= Get a life (idiom) =

Taunt to people focused on pointless or trivial matters

Get a life is an idiom and catch phrase that has gained international usage. It is intended as a taunt, towards a person whose behaviour is considered pathetic in some way, with the implication that they ought to have more constructive things to do. Sometimes the phrase is used to describe people who are viewed as officious or meddling in the affairs of others, and so it can be interchangeable with the rejoinder "mind your own business".
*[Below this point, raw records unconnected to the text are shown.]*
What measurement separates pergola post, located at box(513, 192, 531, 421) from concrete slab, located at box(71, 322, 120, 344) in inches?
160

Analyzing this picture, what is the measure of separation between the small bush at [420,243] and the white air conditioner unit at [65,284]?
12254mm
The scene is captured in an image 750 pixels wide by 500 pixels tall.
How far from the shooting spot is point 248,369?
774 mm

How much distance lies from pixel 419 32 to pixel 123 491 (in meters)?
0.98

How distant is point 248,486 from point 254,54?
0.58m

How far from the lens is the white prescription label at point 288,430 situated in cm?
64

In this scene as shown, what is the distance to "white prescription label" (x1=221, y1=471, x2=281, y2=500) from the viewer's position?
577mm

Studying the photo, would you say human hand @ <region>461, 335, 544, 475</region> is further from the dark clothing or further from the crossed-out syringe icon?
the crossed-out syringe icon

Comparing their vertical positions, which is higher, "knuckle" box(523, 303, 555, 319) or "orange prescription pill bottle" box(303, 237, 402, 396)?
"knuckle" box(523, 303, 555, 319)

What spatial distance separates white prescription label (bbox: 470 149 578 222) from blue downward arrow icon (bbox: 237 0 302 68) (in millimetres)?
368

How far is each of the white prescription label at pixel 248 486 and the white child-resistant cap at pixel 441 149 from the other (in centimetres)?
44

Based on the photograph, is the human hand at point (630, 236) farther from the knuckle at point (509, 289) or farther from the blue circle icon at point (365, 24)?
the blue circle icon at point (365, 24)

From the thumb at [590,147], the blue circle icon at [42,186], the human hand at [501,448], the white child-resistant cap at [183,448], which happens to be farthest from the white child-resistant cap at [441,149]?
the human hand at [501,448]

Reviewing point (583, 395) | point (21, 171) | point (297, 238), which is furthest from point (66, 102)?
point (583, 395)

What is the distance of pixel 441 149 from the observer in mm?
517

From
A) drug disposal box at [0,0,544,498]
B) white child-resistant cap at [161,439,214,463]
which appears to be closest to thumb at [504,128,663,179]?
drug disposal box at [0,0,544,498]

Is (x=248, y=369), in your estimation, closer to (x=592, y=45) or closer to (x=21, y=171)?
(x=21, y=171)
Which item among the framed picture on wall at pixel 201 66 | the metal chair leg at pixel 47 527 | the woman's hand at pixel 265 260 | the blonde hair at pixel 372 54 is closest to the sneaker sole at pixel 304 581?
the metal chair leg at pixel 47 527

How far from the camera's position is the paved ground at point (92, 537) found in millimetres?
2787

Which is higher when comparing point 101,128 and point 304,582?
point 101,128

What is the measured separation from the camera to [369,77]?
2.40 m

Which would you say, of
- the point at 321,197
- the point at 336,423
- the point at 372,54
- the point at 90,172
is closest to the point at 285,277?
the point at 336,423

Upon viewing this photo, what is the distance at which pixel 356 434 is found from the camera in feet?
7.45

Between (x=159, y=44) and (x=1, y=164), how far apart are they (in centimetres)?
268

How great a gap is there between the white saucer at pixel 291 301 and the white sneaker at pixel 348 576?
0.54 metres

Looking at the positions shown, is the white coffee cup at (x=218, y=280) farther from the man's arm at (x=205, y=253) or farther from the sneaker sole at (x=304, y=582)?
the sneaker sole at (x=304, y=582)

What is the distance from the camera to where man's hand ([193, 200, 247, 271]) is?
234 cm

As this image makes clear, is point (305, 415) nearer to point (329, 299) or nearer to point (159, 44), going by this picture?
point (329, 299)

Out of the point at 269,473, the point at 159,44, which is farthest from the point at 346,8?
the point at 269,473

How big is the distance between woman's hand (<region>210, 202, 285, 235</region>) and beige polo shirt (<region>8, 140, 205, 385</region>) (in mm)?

The phrase has also appeared as a generally more emphatic variant of the taunt "get a job" and implies the addressee needs to go out and make their way in the world, without being supported by outside sources such as parents or benefactors.

==Documented early use==

- 1983: The first Oxford English Dictionary citation is from a January 1983 Washington Post article: "Gross me out, I mean, Valley Girl was, like, ohmigod, it was last year, fer sure! I mean, get a life! Say what?"
- 1986: Appears in Baby Anger page 48 as "Get a life, people of New Jersey!"
- 1986: The phrase was used by actor William Shatner in his appearance in a December episode of Saturday Night Live, in which he shows up at a Star Trek convention and implores a group of Trekkies who are obsessed with the details of Shatner's life to move out of their parents' basements and "get a life."